Isolationism will return to the United States, along with a firmer anti-immigration stance. Extremist law-makers will tear the divide in American politics further apart, causing greater anger and distrust between liberals and conservatives. Asian-Americans will be used as a scapegoat to push the agenda of Conservative law-makers, starting a new era in the seemingly never-ending trend of American xenophobia. The economic recession will set up a perfect backdrop for politicians to scapegoat minorities, and easiest of all, immigrants. Immigrants are barred from voting in many states, and hold fewer rights, leaving them an easy target to fear campaigns. All of this chaos will lead to neo-American isolationism. Both the Democratic and Republican parties will change their stances on foreign policy, mainly due to being faced with the fact that the government’s budget can’t handle the cost of an aggressive foreign policy. Trump had already been moving in this direction prior to the pandemic.
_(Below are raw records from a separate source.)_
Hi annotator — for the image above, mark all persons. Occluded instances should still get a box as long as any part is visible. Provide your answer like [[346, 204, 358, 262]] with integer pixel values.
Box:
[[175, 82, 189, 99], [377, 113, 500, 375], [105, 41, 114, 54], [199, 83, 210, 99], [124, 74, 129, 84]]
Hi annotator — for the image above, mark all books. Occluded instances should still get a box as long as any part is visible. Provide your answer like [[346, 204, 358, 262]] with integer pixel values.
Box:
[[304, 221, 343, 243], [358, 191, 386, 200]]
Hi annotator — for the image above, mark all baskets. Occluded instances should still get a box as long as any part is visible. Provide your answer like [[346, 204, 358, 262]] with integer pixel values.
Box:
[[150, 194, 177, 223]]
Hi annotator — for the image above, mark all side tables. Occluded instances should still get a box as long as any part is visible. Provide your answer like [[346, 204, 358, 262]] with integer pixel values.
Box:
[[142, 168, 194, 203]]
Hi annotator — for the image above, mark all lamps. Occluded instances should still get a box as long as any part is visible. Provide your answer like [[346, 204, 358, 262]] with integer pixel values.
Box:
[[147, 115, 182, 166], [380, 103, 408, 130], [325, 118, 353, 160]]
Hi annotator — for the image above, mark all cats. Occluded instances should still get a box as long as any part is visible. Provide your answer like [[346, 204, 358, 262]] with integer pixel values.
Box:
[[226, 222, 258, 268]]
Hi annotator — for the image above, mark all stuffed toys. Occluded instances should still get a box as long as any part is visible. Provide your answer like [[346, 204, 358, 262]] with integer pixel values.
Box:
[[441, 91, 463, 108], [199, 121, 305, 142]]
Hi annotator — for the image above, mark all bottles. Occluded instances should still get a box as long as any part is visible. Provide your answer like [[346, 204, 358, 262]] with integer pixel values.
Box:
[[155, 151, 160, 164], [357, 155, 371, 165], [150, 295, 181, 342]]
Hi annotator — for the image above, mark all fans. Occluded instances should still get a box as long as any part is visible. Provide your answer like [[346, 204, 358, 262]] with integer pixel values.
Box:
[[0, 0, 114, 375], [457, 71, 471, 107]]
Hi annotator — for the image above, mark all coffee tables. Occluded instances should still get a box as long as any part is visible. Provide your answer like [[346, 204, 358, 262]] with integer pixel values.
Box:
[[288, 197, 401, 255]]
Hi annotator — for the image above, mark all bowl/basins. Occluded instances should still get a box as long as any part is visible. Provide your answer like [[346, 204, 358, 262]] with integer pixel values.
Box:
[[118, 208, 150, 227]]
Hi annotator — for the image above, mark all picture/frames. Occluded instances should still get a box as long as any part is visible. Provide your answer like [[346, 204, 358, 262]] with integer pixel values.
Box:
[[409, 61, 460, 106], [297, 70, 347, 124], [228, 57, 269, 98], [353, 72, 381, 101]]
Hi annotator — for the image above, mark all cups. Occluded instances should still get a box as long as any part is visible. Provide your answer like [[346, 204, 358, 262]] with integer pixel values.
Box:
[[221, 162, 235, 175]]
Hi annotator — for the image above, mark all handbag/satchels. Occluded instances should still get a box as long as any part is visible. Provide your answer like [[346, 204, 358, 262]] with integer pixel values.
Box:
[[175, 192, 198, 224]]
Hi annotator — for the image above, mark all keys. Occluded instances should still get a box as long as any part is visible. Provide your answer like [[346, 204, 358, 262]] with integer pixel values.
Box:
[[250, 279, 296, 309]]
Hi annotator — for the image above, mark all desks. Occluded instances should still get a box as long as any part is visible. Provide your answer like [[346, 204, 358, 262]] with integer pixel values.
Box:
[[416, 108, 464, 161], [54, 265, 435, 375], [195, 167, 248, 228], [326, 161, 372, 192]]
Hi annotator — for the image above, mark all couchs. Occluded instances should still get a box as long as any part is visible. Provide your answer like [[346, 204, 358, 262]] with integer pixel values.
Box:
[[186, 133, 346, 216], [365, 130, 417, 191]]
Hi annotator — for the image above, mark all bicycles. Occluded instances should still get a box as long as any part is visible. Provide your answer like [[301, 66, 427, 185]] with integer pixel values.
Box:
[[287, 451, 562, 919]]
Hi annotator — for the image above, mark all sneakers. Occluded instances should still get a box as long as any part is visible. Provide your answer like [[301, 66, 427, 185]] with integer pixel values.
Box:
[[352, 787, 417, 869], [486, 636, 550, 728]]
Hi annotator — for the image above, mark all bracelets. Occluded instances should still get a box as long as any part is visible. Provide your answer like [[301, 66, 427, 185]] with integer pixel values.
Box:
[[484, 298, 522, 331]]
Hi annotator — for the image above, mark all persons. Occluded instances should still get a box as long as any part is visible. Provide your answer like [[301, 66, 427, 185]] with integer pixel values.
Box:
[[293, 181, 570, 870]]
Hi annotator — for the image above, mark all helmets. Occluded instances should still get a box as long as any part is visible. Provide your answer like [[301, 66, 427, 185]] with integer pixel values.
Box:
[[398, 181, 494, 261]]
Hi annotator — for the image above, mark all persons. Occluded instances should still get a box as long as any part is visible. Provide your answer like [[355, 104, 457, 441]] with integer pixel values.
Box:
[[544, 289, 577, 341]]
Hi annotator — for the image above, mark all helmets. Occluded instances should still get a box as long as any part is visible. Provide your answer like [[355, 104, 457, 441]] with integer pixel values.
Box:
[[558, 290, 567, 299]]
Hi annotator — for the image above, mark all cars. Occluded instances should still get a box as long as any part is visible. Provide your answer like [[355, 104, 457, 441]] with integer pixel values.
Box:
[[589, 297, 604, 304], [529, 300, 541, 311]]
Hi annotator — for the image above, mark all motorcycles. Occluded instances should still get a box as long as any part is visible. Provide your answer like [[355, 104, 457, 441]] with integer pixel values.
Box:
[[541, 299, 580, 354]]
President Trump has led a disastrous foreign policy, allowing China to form a vast trade network with authoritarian regimes across Asia, Africa, and Europe. China has also isolated India, America’s greatest ally in South Asia. Disentanglement will become a major buzzword thrown around as both political parties turn against an aggressive foreign policy. That, with the recession making its enormous cost more relevant, will lead to a major reduction in America’s presence overseas. The Middle East will be abandoned because the booming shale oil industry in Texas will make the need for foreign oil irrelevant. The United States will defund many of its offshore bases, maybe even abandoning a few. This all plays into COVID-19 being the final nail in the coffin of the “Age of America.”

Many experts predicted that this century was to be the “Century of Asia” such as the last was the “Century of the United States,”and it seems it has become a correct prophecy. But still, China will be left in a vulnerable position. It’s economy, though not sustaining the same damage as Europe and America, will still be on the decline for a bit following the pandemic. Even now, as the amount of cases slows down in China, the Chinese government is trying to jumpstart the economy. The thing that will keep China in its position of power is its modern trade league. Many poor Asian nations are reliant on China, such as Cambodia and Mongolia. They hold no hostile borders, except for possibly Vietnam and definitely India. And this is where the alternative path goes, the Path of India.

If China were to truly suffer an economic blow due to the pandemic, it wouldn’t be the Americans who would get the most out of it, it would be the Indians. If India is to “come into its own” as a world power, it sits upon one of the most lucrative trade regions in the world. Along with a growing tech industry, India is on the cusp of threatening China’s rule of the Indian Ocean. But this is a path that is far more unlikely. A miracle would have to occur for India to get the influential power needed to project its influences across the Indian Ocean. In most cases of the future after the pandemic, China is set to win, and they will continue to isolate Indian trade.

As a result of COVID-19, xenophobia will rise alongside extremism in the United States. The almost guaranteed recession will lead to the scapegoating of immigrants and Asian-Americans and the United States will become more isolationist. This will end the “Age of America” and most likely leave China to pick up the mantle and truly begin the “Century of Asia.”
In Brookline, it’s somehow harder to imagine what will happen. I hope to think that those in our town will be better than the people who will spread rampant xenophobia and lies soon to come after this crisis. But in the end, it’s the future. And the future is anything but fully predictable, I believe the entirety of this year so far is the best example of that in many of our lives.

For the time being, social distance and wash your hands.